# Looking for short adhesive measuring tapes



## repeters1 (Oct 25, 2009)

I hope this is the right place to post this. As it involves making jigs, I thought here would be the place.
I thought I saw an ad somewhere for 6" or 12" adhesive backed tape measure for putting on different jigs and it came in a roll. I think it was 48" or 60" roll but it was actually four or five 12" or eight or ten 6" individual tapes.
If anyone knows where I can find these, please let me know.
I really do not want to buy 6' rolls and waste most of it.


----------



## xplorx4 (Dec 1, 2008)

Try this Self-Adhesive Measuring Tape - Rockler Woodworking Tools I'm not sure that is what you want, but they have several tyes to choose from.


----------



## jschaben (Jun 21, 2009)

repeters1 said:


> I hope this is the right place to post this. As it involves making jigs, I thought here would be the place.
> I thought I saw an ad somewhere for 6" or 12" adhesive backed tape measure for putting on different jigs and it came in a roll. I think it was 48" or 60" roll but it was actually four or five 12" or eight or ten 6" individual tapes.
> If anyone knows where I can find these, please let me know.
> I really do not want to buy 6' rolls and waste most of it.


Hi Peter, I think these guys have what you want.

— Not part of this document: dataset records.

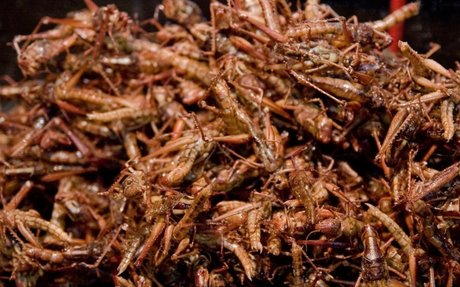 How American Cricket Farmers Raise Bugs for Us to Eat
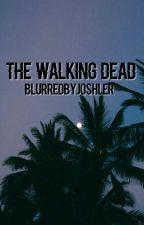 The Walking Dead Imagines by BlurredbyJoshler
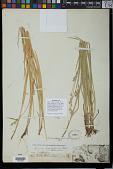 view Carex bolanderi Olney digital asset number 1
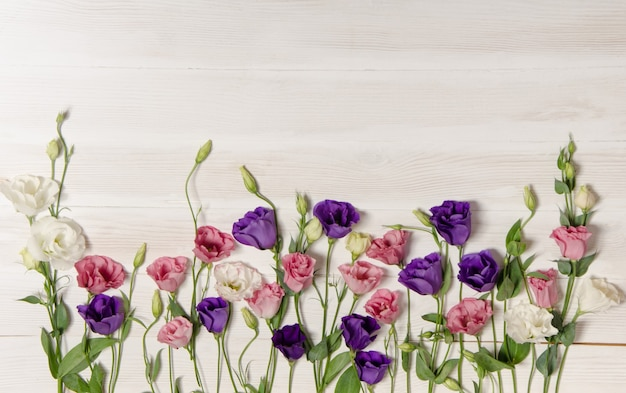 Colorful eustoma flowers on white wooden surface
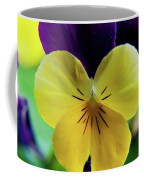 The Face Of A Pansy Coffee Mug
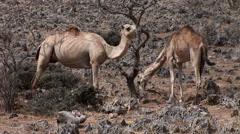Camels graze in the Oman Desert Stock Footage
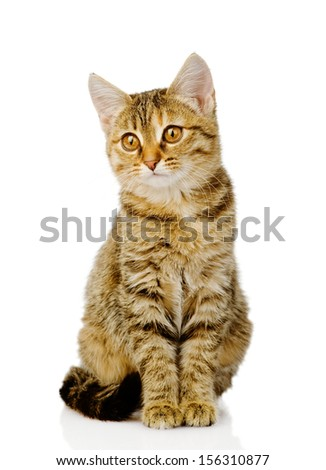 little kitten sitting in front. isolated on white background - stock photo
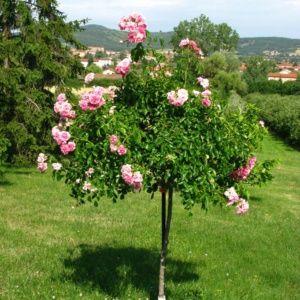 Pergola en bois l 39 installer dans son jardin ou sur sa terrasse et l 39 entretenir le magazine - Support pour rosier grimpant ...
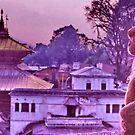Monkey business, Nepal by John Spies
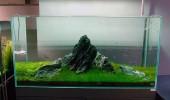 Seamount-Aquarium-Hardscape-Design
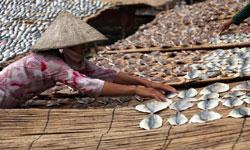 Người dân Mekong phơi cá khô. RFA photo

Problem is they have a $75 minimum order. :sader tape price isn't bad, but...... 
If you think you are gonna use a lot of it, it may not be a bad deal as Kreg and other resellers ask $5-$8/ft.
Try a google search for "adhesive measuring tape" and see what you can come up with 
1/2" Wide, 1/16" Grads - Fractional Adhesive Rulers - fn-s006l-tc


----------



## AxlMyk (Jun 13, 2006)

You could always print your own, and stick them down.
Google for printable rulers.


----------



## Cassandra (Mar 15, 2006)

AxlMyk said:


> You could always print your own, and stick them down.
> Google for printable rulers.


 I love the simple, cheap solutions! Thanks, Mike!

Cassandra


----------



## TwoSkies57 (Feb 23, 2009)

a lil adhesive backed printer paper. hmmmmmmmmmmmm says I..

What isn't online??

thanks Mike!!!


----------



## bobj3 (Jan 17, 2006)

Hi Guys

Many have old/broken rulers or one they got for free (key chain type) in the tool box or the wife's junk drawer in the kitchen, they all have one  they are not much good for anything so you could use one of them ,cut off what you need and with some double side tape stick them down in place .


========


----------



## Noob (Apr 18, 2009)

Cassandra said:


> I love the simple, cheap solutions! Thanks, Mike!
> 
> Cassandra


+1, and add Twoskies idea of using adhesive backed printer paper and you have a winner. If 11" would work, you could print several on a 8 1/2" x 11" sheet instead of a single 12" ruler that you have to put diagonal on there to fit.


----------



## bobj3 (Jan 17, 2006)

Hi Paulo

If you are going to print it out use legal size paper (8"x 14" the norm) with a little bit of 3M spray glue it's in place, it's longer..than the A4 type.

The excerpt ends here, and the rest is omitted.